### DATA SHOWN
** START **

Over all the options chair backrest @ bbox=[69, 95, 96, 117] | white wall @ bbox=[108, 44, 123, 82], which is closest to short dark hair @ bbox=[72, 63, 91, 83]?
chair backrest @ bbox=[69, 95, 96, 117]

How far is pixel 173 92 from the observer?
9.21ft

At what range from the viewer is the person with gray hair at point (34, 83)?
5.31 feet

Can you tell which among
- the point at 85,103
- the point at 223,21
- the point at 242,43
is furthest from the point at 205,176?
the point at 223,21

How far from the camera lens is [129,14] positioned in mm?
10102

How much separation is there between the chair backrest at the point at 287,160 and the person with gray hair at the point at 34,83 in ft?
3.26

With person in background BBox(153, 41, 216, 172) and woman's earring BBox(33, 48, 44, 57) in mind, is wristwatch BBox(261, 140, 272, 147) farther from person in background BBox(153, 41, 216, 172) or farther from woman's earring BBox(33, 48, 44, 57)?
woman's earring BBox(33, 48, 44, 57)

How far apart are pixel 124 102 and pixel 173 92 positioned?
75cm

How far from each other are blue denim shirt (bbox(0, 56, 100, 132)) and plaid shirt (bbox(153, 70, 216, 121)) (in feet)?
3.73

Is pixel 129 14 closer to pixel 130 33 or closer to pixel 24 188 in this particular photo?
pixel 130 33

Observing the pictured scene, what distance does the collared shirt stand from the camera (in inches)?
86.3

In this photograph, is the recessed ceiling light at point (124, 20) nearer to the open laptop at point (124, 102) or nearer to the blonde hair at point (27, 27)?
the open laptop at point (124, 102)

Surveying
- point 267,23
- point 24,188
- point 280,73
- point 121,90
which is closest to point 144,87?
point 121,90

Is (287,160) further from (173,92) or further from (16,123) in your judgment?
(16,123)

** END **
** START **

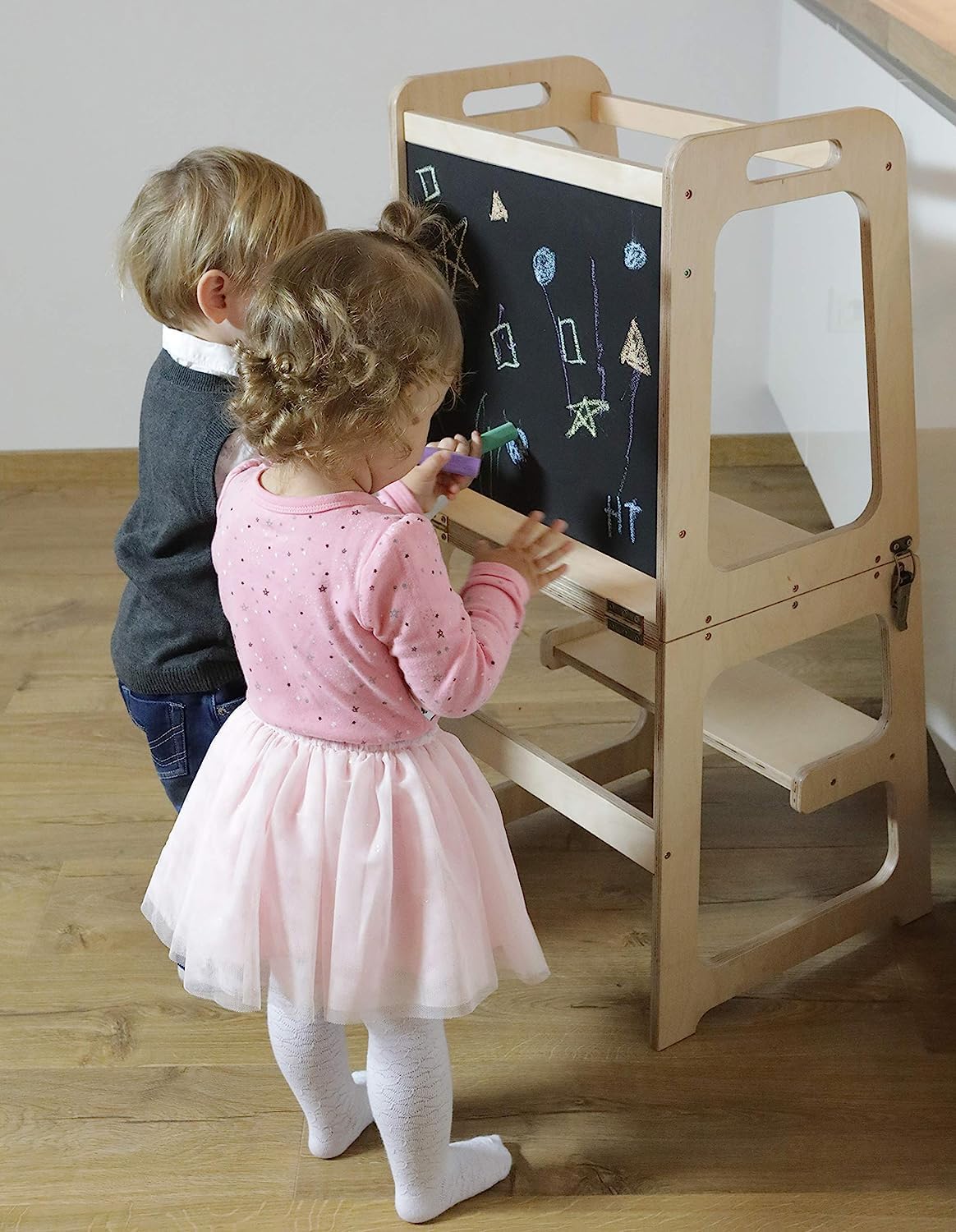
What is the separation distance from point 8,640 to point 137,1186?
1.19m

** END **
** START **

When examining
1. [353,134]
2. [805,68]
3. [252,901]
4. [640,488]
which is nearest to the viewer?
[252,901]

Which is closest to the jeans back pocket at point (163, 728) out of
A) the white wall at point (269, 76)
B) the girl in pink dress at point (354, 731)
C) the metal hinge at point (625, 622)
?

** END **

### EXERCISE DIRECTIONS
How many of the lines above contain the word "wall"? Reply with the number only.

### RESULT FOR THIS EXERCISE
2